Stored data entries:
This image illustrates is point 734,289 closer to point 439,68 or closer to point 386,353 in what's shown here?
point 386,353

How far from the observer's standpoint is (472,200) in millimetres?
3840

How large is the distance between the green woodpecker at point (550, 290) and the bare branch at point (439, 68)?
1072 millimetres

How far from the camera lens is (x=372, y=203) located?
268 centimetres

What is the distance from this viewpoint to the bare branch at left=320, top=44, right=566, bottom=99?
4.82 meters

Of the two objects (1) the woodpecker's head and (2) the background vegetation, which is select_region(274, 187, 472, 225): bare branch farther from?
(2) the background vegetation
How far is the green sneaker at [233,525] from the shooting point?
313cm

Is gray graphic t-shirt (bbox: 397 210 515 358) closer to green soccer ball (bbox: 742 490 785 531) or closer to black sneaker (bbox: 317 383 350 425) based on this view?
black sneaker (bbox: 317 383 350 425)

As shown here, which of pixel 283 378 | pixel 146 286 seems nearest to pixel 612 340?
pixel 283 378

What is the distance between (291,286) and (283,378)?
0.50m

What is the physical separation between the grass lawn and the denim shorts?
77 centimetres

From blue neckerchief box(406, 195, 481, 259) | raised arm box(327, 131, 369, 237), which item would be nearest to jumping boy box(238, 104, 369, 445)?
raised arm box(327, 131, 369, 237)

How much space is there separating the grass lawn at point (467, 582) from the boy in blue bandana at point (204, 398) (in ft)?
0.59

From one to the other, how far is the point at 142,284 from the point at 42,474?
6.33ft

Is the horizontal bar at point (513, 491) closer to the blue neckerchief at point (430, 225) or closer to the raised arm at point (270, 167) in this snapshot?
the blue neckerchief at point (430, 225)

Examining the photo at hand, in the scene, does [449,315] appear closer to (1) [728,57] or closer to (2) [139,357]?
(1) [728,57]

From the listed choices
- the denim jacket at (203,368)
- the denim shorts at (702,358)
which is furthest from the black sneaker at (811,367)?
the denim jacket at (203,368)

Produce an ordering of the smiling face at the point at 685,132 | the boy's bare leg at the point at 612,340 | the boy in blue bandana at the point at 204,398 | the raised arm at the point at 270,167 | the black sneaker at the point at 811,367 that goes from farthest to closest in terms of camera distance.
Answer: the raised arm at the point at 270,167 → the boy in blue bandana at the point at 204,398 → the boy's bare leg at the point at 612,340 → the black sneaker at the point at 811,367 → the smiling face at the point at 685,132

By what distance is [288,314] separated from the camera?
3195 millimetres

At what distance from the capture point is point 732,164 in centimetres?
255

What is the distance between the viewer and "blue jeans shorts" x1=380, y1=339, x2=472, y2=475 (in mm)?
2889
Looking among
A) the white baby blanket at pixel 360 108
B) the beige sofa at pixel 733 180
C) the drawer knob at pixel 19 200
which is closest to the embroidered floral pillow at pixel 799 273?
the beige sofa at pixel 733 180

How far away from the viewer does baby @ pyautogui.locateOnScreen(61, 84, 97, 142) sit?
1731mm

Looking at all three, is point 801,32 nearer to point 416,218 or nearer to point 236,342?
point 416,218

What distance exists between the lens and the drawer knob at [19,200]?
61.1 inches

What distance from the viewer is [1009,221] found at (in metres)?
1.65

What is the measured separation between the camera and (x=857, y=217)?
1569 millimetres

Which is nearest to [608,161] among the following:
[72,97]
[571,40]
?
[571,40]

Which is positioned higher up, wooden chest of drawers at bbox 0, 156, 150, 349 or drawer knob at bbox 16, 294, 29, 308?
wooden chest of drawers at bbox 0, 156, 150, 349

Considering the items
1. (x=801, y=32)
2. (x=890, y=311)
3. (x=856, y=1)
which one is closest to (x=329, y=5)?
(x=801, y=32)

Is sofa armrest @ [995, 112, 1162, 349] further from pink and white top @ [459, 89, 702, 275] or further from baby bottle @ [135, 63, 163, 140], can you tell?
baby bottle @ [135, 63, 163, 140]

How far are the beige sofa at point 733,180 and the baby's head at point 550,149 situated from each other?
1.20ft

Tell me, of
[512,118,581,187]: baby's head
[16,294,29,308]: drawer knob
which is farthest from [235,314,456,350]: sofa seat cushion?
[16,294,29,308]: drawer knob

REQUIRED TASK
Return all of the rows above word for word, without altering anything.

ANSWER BELOW
This image illustrates is point 734,289 closer to point 439,68 or closer to point 386,353 in what's shown here?
point 386,353

How far from the observer's standpoint is (472,200) in millimetres?
3840

How large is the distance between the green woodpecker at point (550, 290) and the bare branch at point (439, 68)?
1072 millimetres

How far from the camera lens is (x=372, y=203) located?
268 centimetres

What is the distance from this viewpoint to the bare branch at left=320, top=44, right=566, bottom=99?
4.82 meters

Of the two objects (1) the woodpecker's head and (2) the background vegetation, which is select_region(274, 187, 472, 225): bare branch farther from?
(2) the background vegetation
How far is the green sneaker at [233,525] from the shooting point?
313cm

Is gray graphic t-shirt (bbox: 397 210 515 358) closer to green soccer ball (bbox: 742 490 785 531) or closer to black sneaker (bbox: 317 383 350 425) based on this view?
black sneaker (bbox: 317 383 350 425)

As shown here, which of pixel 283 378 | pixel 146 286 seems nearest to pixel 612 340?
pixel 283 378

What is the distance between (291,286) and (283,378)?
0.50m

What is the physical separation between the grass lawn and the denim shorts?
77 centimetres

From blue neckerchief box(406, 195, 481, 259) | raised arm box(327, 131, 369, 237), which item would be nearest to jumping boy box(238, 104, 369, 445)?
raised arm box(327, 131, 369, 237)

How much space is there separating the grass lawn at point (467, 582) from the boy in blue bandana at point (204, 398) (in ft)?
0.59

From one to the other, how far is the point at 142,284 from the point at 42,474?
6.33ft

Is the horizontal bar at point (513, 491) closer to the blue neckerchief at point (430, 225) or closer to the raised arm at point (270, 167) in this snapshot?
the blue neckerchief at point (430, 225)

Examining the photo at hand, in the scene, does [449,315] appear closer to (1) [728,57] or closer to (2) [139,357]?
(1) [728,57]

From the listed choices
- the denim jacket at (203,368)
- the denim shorts at (702,358)
which is furthest from the black sneaker at (811,367)?
the denim jacket at (203,368)

Produce an ordering of the smiling face at the point at 685,132 | the boy's bare leg at the point at 612,340 | the boy in blue bandana at the point at 204,398 | the raised arm at the point at 270,167 | the black sneaker at the point at 811,367 that goes from farthest to closest in terms of camera distance.
Answer: the raised arm at the point at 270,167 → the boy in blue bandana at the point at 204,398 → the boy's bare leg at the point at 612,340 → the black sneaker at the point at 811,367 → the smiling face at the point at 685,132

By what distance is [288,314] separated from the camera?
3195 millimetres

At what distance from the capture point is point 732,164 in centimetres?
255

What is the distance between the viewer and "blue jeans shorts" x1=380, y1=339, x2=472, y2=475 (in mm)?
2889
Looking among
A) the white baby blanket at pixel 360 108
B) the beige sofa at pixel 733 180
C) the drawer knob at pixel 19 200
which is closest to the embroidered floral pillow at pixel 799 273?
the beige sofa at pixel 733 180

How far away from the viewer does baby @ pyautogui.locateOnScreen(61, 84, 97, 142) sit?
1731mm

Looking at all three, is point 801,32 nearer to point 416,218 or nearer to point 236,342?
point 416,218

What distance exists between the lens and the drawer knob at [19,200]?
61.1 inches

What distance from the viewer is [1009,221] found at (in metres)?
1.65

What is the measured separation between the camera and (x=857, y=217)?
1569 millimetres

Which is nearest to [608,161] among the following:
[72,97]
[571,40]
?
[571,40]

Which is positioned higher up, wooden chest of drawers at bbox 0, 156, 150, 349 or drawer knob at bbox 16, 294, 29, 308?
wooden chest of drawers at bbox 0, 156, 150, 349

Considering the items
1. (x=801, y=32)
2. (x=890, y=311)
3. (x=856, y=1)
which one is closest to (x=329, y=5)?
(x=801, y=32)

Is sofa armrest @ [995, 112, 1162, 349] further from pink and white top @ [459, 89, 702, 275] or further from baby bottle @ [135, 63, 163, 140], can you tell?
baby bottle @ [135, 63, 163, 140]

How far are the beige sofa at point 733,180 and the baby's head at point 550,149 situated from each other?
1.20ft

Tell me, of
[512,118,581,187]: baby's head
[16,294,29,308]: drawer knob
which is farthest from [235,314,456,350]: sofa seat cushion?
[16,294,29,308]: drawer knob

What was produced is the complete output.